Using eBPF at the sockops and sk_msg program types, I can short-circuit this. First, a BPF_PROG_TYPE_SOCK_OPS program attached to the cgroup intercepts socket operations. When connect() is called and the destination IP belongs to a local pod (checked via a BPF hash map of local pod IPs), the program records the socket pair in a BPF_MAP_TYPE_SOCKHASH map.
Then, a BPF_PROG_TYPE_SK_MSG program is attached to the sockhash map. When data is written to a socket in the map, the sk_msg program redirects the data directly from the source socket’s send buffer to the destination socket’s receive buffer using bpf_msg_redirect_hash(). The data never enters the TCP/IP stack, never gets encapsulated in IP headers, never traverses netfilter, and never crosses a veth pair.
This is exactly how Cilium implements its socket-level load balancing and transparent encryption bypass for same-host traffic. The performance improvement is dramatic: latency drops from 50-100 microseconds (full stack traversal) to 5-10 microseconds (socket-to-socket redirect), and CPU overhead drops by 60-80%.

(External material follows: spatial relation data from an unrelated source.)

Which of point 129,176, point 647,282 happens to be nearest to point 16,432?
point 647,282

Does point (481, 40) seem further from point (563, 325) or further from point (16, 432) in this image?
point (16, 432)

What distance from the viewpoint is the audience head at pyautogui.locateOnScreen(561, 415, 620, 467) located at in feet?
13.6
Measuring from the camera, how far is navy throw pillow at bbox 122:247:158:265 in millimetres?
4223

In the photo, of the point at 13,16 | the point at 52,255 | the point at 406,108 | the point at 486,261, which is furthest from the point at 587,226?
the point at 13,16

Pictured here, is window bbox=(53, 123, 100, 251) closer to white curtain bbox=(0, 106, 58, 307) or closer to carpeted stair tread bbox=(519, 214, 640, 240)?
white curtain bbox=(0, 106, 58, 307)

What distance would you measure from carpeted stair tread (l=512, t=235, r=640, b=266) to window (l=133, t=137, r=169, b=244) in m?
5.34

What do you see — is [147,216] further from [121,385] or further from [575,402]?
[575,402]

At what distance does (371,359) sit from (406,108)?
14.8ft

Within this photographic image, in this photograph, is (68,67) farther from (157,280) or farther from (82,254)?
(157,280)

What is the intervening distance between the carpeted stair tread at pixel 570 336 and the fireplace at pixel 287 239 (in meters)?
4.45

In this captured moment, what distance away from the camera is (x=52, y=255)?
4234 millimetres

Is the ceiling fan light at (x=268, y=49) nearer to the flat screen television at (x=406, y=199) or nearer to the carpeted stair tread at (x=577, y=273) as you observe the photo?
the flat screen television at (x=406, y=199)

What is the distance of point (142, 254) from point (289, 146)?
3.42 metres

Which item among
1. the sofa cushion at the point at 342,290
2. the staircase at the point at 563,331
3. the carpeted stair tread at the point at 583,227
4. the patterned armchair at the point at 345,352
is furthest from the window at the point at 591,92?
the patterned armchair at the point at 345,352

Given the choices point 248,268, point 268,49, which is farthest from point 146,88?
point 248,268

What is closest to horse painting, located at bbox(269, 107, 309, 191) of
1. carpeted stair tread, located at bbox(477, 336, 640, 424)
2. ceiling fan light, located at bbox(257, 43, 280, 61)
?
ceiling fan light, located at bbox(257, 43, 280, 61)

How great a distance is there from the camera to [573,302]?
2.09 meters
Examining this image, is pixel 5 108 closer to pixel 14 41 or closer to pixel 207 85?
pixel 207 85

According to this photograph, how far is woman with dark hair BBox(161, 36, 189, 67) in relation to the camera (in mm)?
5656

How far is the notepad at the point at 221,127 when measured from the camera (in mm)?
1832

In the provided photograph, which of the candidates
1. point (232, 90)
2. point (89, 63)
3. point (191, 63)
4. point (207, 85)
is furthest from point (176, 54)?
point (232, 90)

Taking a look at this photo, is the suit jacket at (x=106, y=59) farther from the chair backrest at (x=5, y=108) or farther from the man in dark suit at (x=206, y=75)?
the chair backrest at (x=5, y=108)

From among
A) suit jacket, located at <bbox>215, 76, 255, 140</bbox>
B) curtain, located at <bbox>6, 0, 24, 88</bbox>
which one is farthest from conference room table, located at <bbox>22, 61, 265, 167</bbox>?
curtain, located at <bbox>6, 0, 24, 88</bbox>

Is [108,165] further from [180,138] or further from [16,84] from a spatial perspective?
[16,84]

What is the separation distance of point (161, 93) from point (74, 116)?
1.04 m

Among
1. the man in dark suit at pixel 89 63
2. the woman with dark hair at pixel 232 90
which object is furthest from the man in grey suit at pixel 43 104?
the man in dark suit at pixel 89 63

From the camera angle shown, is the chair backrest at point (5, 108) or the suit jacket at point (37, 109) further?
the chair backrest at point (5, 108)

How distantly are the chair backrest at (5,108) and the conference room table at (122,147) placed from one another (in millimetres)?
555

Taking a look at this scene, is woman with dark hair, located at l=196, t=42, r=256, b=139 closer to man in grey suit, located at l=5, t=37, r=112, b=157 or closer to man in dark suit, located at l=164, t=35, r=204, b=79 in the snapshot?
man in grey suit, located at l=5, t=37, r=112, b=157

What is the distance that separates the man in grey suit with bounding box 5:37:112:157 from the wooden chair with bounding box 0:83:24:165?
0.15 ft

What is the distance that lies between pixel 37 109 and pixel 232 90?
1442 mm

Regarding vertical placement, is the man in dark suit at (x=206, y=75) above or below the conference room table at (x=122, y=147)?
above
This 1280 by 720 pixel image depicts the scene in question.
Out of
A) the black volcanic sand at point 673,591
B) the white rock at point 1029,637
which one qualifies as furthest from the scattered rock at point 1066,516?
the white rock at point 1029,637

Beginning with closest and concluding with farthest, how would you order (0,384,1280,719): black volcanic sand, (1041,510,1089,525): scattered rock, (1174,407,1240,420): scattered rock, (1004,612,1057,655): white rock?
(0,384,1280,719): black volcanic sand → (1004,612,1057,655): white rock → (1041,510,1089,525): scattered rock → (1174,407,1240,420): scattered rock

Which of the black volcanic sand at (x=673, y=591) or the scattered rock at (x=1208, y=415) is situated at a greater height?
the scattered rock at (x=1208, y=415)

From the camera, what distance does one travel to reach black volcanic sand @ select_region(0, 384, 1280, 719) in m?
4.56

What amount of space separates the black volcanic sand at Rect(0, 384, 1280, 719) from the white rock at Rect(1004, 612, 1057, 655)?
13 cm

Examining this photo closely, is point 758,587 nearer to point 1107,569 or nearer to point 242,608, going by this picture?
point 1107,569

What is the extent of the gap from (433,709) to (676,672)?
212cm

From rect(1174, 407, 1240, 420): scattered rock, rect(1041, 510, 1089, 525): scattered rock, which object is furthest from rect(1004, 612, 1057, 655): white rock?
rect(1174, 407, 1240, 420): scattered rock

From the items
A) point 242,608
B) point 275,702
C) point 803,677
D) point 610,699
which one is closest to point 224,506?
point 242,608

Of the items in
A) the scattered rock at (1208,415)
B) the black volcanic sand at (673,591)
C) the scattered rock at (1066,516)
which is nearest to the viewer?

Follow-up: What are the observability implications of this short-circuiting, and how do you maintain visibility into the traffic?Follow-up Answer:
The major implication is that traditional network observability tools — tcpdump, iptables counters, conntrack, kprobes on TCP functions — will not see this traffic because it never enters the network stack. This is a significant operational concern. To maintain visibility, the eBPF programs themselves must implement observability: the sk_msg program can update per-connection byte counters in BPF maps, emit events to a ring buffer for detailed tracing, and maintain latency histograms. Cilium solves this with its Hubble observability layer, which reads these BPF maps and provides a flow log equivalent to what tcpdump would show. The key design principle is that when you bypass the kernel’s built-in observability, you must replace it with eBPF-based equivalents.